• WHAT YOU ARE ASKED TO DO: Where the records below show a line containing "New Zealand, site", start copying; end with the line containing "A: Mouse (Mus).", and copy it too.
***
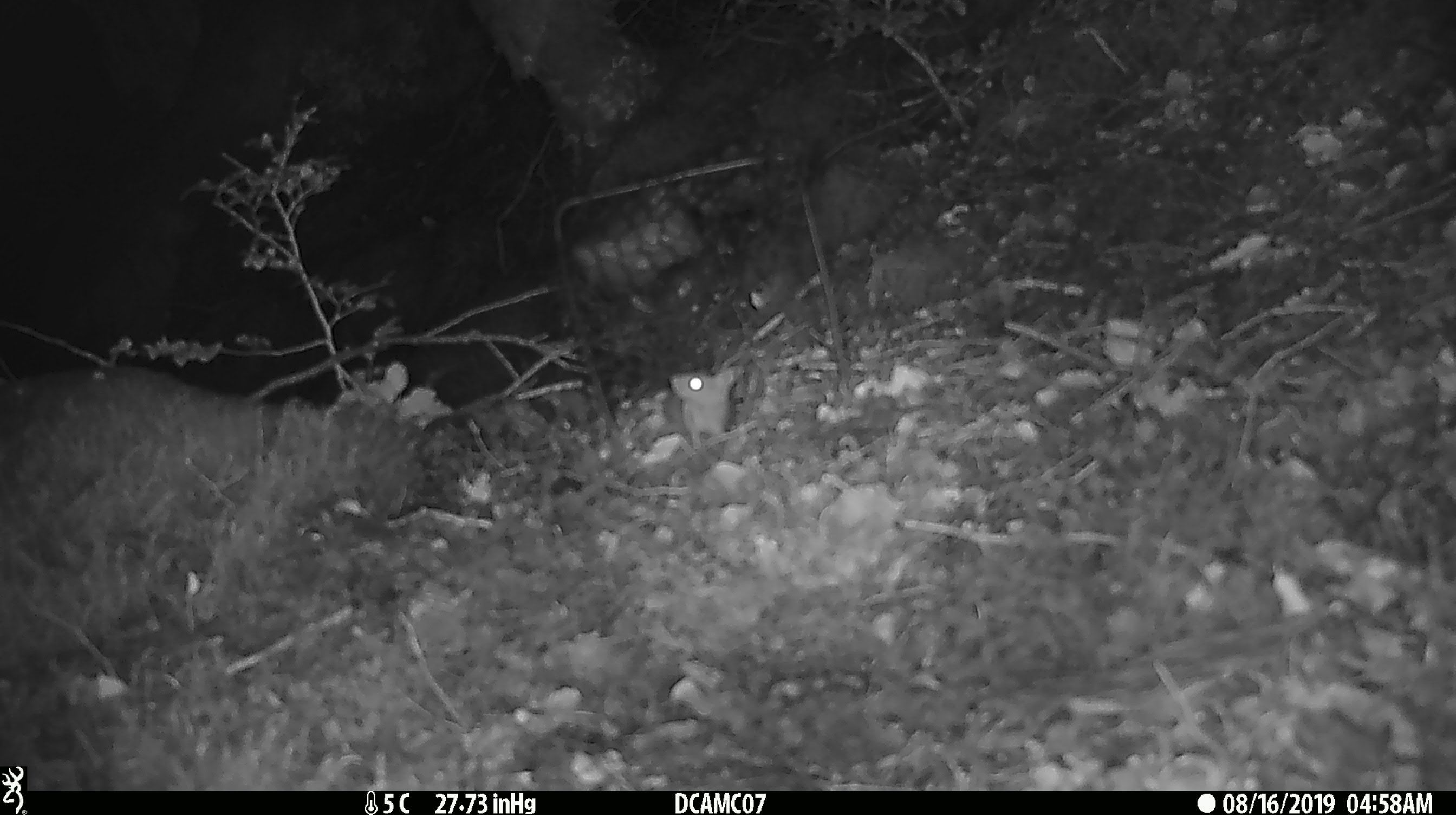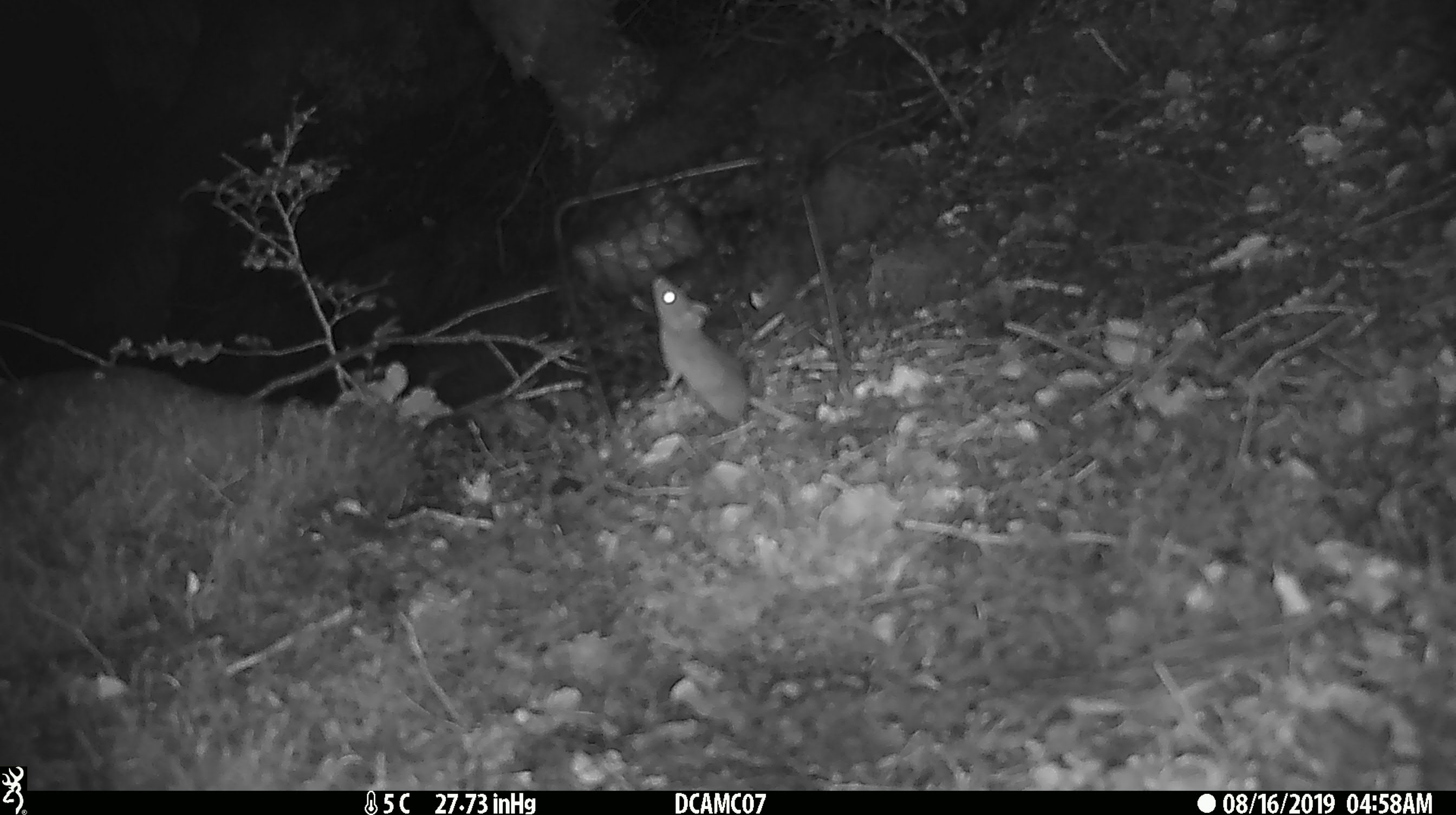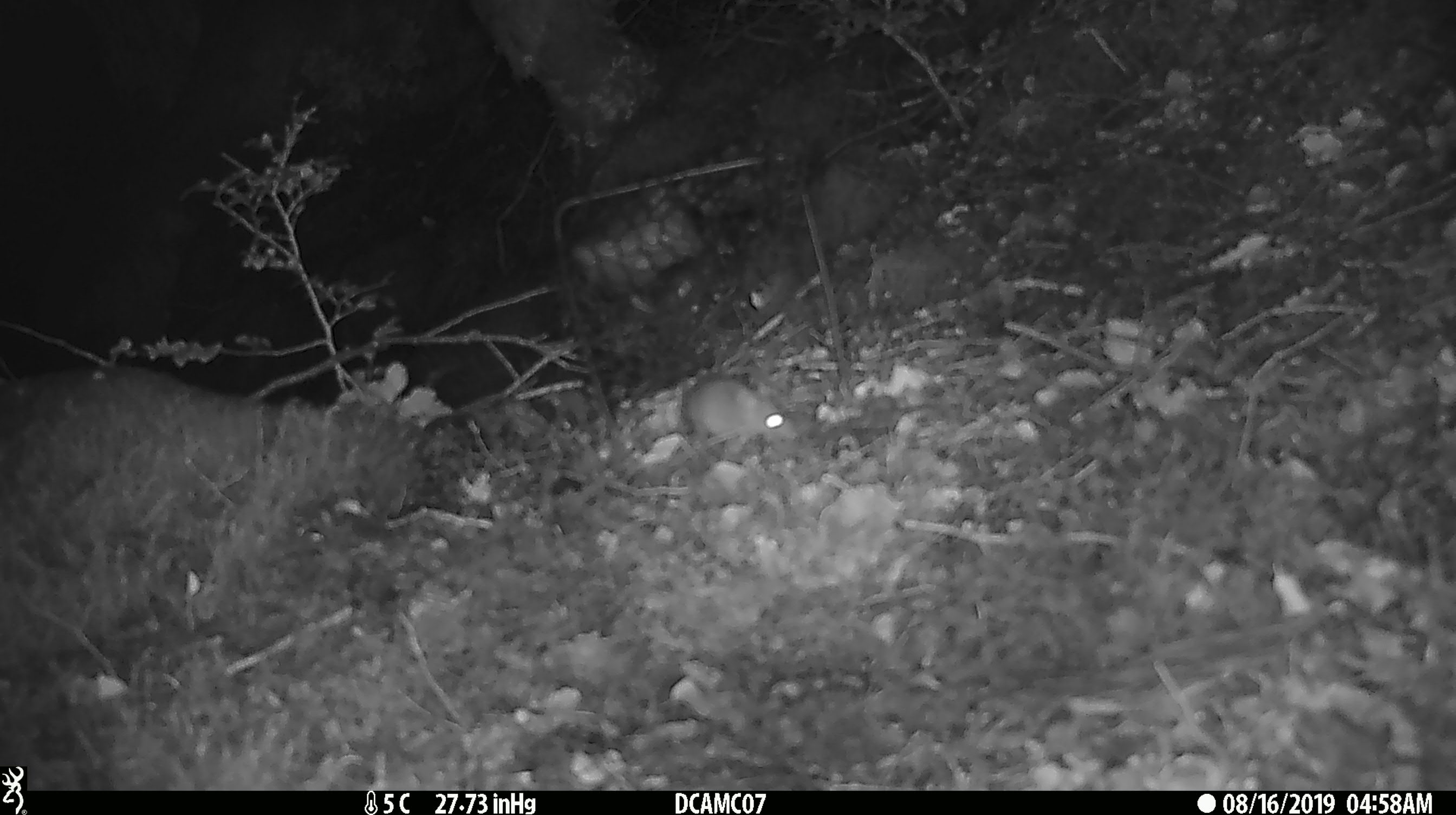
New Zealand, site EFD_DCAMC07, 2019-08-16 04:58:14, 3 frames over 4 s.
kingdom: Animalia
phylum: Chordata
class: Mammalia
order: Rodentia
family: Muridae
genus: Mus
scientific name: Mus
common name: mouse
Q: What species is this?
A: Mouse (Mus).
***
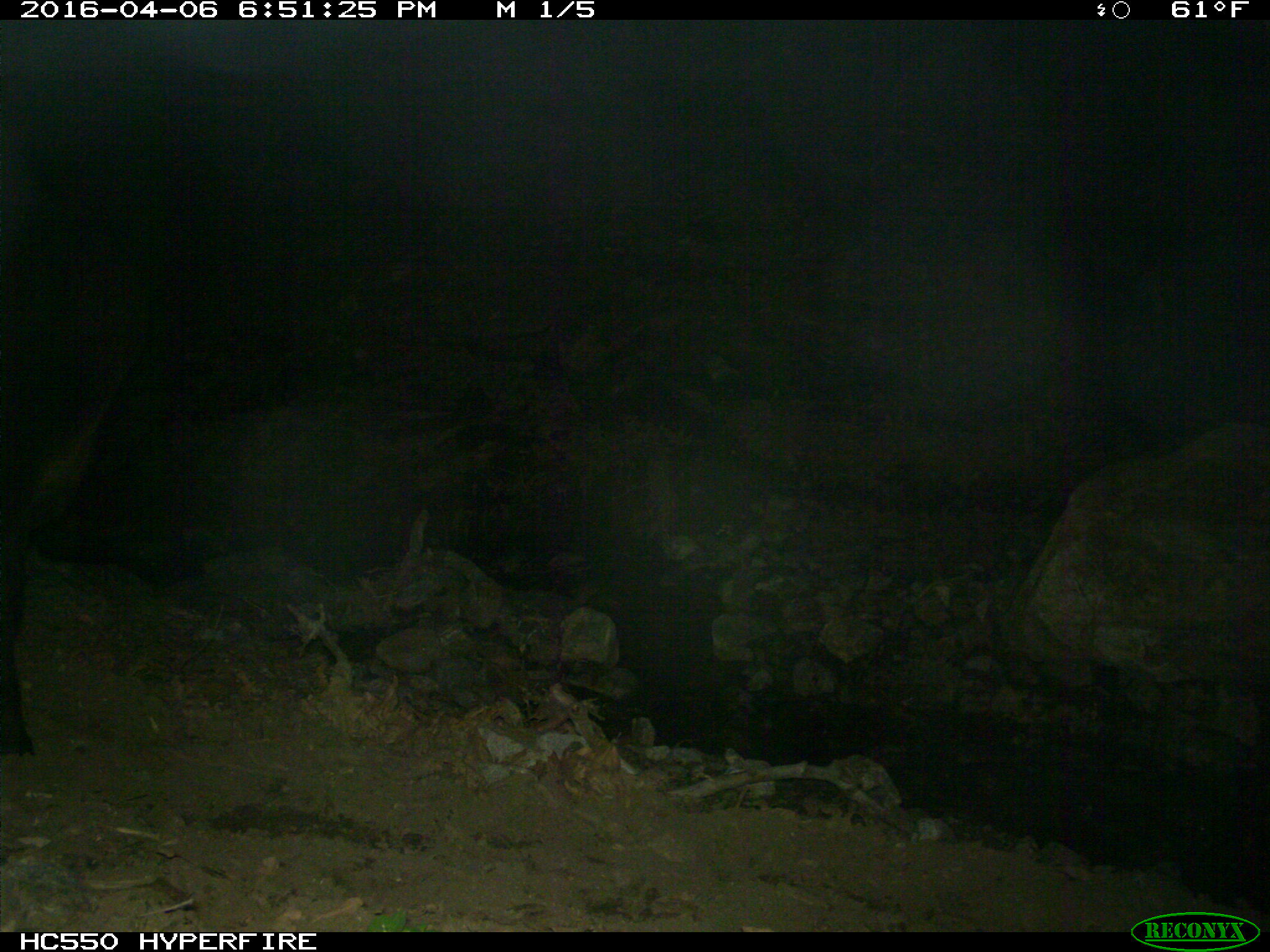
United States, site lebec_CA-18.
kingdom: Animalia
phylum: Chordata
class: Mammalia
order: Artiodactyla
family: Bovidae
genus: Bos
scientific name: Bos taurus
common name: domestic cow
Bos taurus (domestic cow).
***
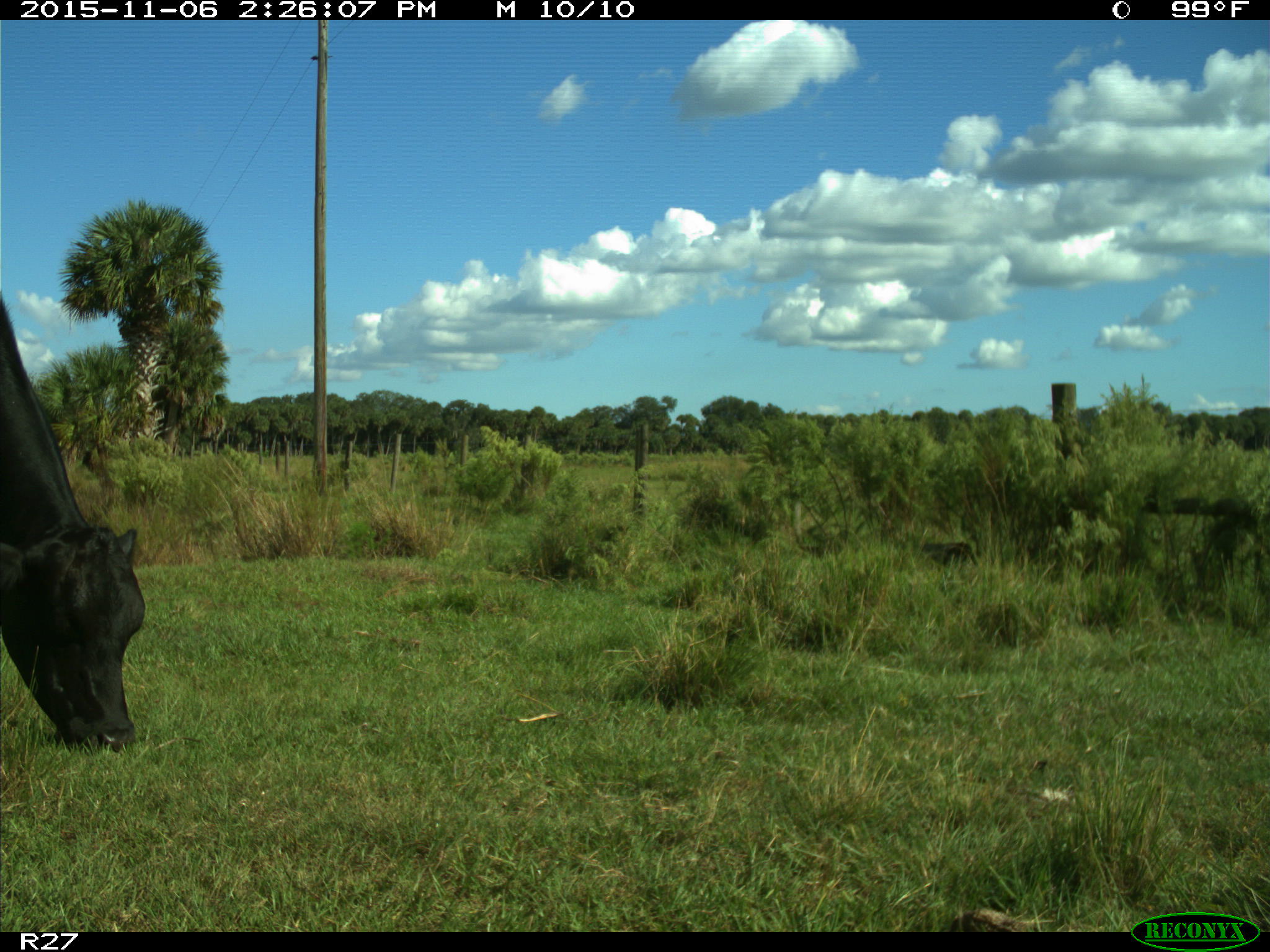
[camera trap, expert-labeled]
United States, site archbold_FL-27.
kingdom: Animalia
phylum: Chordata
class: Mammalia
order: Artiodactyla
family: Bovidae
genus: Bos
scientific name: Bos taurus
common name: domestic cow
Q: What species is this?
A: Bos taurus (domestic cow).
***
• SOLUTION TO THIS TASK:
New Zealand, site EFD_DCAMC07, 2019-08-16 04:58:14, 3 frames over 4 s.
kingdom: Animalia
phylum: Chordata
class: Mammalia
order: Rodentia
family: Muridae
genus: Mus
scientific name: Mus
common name: mouse
Q: What species is this?
A: Mouse (Mus).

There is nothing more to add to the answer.